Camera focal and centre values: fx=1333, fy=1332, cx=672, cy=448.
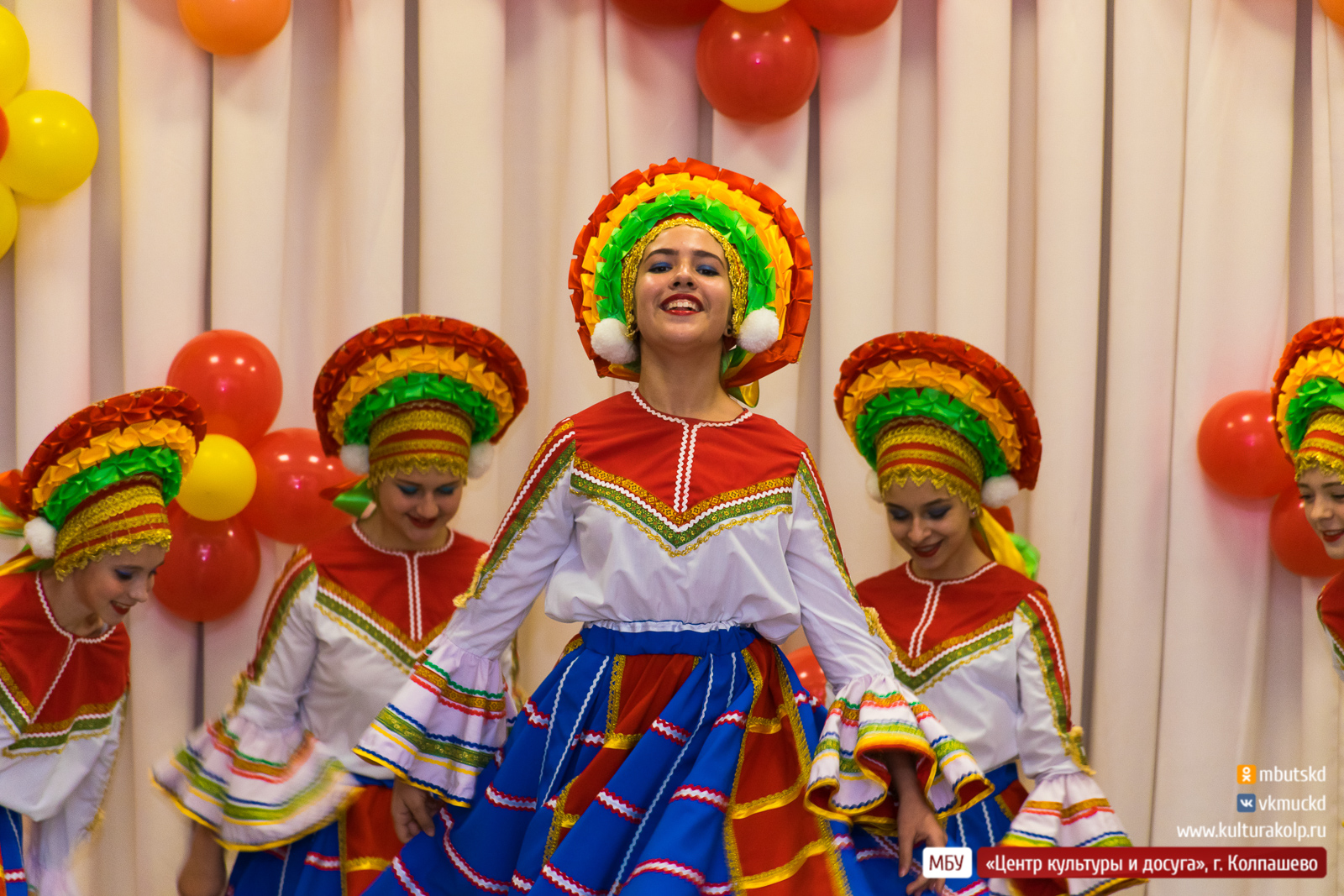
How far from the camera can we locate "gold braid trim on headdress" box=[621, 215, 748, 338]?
2.64 meters

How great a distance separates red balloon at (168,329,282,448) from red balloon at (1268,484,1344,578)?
118 inches

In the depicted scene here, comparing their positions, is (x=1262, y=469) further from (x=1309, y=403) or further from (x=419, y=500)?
(x=419, y=500)

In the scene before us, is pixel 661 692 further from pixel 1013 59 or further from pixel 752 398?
pixel 1013 59

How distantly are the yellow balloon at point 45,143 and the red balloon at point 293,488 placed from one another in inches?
36.6

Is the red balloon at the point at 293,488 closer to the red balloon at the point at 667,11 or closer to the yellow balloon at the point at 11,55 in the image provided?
A: the yellow balloon at the point at 11,55

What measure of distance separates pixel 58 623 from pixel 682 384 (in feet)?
5.04

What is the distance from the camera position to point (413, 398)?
132 inches

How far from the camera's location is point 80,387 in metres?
3.93

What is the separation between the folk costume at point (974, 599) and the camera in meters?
3.08

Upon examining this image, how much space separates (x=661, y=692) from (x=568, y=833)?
0.30 metres

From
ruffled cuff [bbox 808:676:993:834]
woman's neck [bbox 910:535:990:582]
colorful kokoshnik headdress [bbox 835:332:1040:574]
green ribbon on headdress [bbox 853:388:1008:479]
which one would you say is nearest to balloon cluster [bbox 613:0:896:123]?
colorful kokoshnik headdress [bbox 835:332:1040:574]

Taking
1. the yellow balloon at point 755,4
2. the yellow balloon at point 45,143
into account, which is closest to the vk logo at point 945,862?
the yellow balloon at point 755,4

§ **Exercise details**: Retype, with no changes, every line from the line with "What is the distance" to the line with "0.30 metres", including both of those lines.

§ **The solution**:
What is the distance from the camera position to point (413, 398)?
132 inches

How far from the camera's location is point 80,387 in metres?
3.93

What is the separation between the folk costume at point (974, 599) and the camera in meters?
3.08

Upon examining this image, how much space separates (x=661, y=692) from (x=568, y=833)?
0.30 metres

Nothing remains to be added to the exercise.